- [What to work on]
[A] Answer these questions from the text on p53 mutation in pediatric marrow hypoplasia, one answer per line:
(i) In which journal was the work published, and on what date?
(ii) Which condition does the text name as the most common representative of inherited bone marrow failure syndromes?
(iii) In which group does the text say p53 DNA alteration has not been studied before?
[B] Decide whether each statement agrees with the text on p53 mutation in pediatric marrow hypoplasia. Answer yes or no, and quote the words from the text that settle it.
(i) p53 gene mutations are the most frequent genetic event found in human cancers.
(ii) All of the listed departments belong to Sohag University.
(iii) Fanconi Anemia is described as having a leukemic propensity.

- [Excerpt]
<<<<
The prognostic value of p53 mutation in pediatric marrow hypoplasia
1 Deptartment of Clinical Pathology, Faculty of Medicine, Sohag University, University Street, Sohag, Egypt
2 Deptartment of Clinical Pathology, Faculty of Medicine, Suez Canal University, New University Street, Suez Canal, Egypt
3 Deptartment of Pediatric, Faculty of Medicine, Sohag University, University Street, Sohag, Egypt
Diagnostic Pathology 2011, 6:58 doi:10.1186/1746-1596-6-58Published: 30 June 2011
The tumor suppressor gene p53 is involved in the control of cell proliferation, particularly in stressed cells. p 53 gene mutations are the most frequent genetic event found in human cancers. Fanconi Anemia (FA) is the most common representative of inherited bone marrow failure syndromes (IBMFS) with a leukemic propensity. P 53 DNA alteration has not been studied before in Egyptian children with FA.
>>>>
- [Information supplied]
<<<<
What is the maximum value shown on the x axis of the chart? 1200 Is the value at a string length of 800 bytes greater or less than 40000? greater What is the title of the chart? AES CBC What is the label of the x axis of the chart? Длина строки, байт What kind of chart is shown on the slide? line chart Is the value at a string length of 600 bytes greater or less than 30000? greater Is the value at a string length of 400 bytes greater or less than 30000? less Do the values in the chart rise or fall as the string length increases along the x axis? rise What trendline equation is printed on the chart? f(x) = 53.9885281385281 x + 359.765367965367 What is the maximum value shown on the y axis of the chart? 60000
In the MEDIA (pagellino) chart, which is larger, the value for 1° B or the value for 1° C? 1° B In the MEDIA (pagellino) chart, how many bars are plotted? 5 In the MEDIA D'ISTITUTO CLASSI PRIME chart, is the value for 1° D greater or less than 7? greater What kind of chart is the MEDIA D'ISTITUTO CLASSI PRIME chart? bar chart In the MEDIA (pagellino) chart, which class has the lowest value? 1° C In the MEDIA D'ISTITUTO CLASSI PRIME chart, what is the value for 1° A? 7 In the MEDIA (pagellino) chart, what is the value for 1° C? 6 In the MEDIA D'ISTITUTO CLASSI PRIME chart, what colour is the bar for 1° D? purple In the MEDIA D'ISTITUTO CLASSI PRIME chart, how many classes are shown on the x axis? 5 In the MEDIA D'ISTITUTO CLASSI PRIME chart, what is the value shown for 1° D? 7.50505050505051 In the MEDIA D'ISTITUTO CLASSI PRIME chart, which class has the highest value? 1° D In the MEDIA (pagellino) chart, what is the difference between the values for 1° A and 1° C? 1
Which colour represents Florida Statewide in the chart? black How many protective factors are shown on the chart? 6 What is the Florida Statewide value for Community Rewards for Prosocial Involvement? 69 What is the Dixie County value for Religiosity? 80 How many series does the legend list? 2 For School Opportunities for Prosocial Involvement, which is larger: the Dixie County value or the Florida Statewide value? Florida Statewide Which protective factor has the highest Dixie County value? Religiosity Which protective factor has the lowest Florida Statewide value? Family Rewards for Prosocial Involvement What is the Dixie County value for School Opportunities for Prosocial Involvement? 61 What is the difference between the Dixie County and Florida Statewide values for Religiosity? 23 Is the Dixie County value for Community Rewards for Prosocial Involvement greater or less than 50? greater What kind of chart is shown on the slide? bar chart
>>>>
- [Responses to the tasks]
[A]
(i) Diagnostic Pathology, on 30 June 2011
(ii) Fanconi Anemia (FA)
(iii) Egyptian children with FA

[B]
(i) Yes: "p 53 gene mutations are the most frequent genetic event found in human cancers."
(ii) No: "Faculty of Medicine, Suez Canal University"
(iii) Yes: "with a leukemic propensity"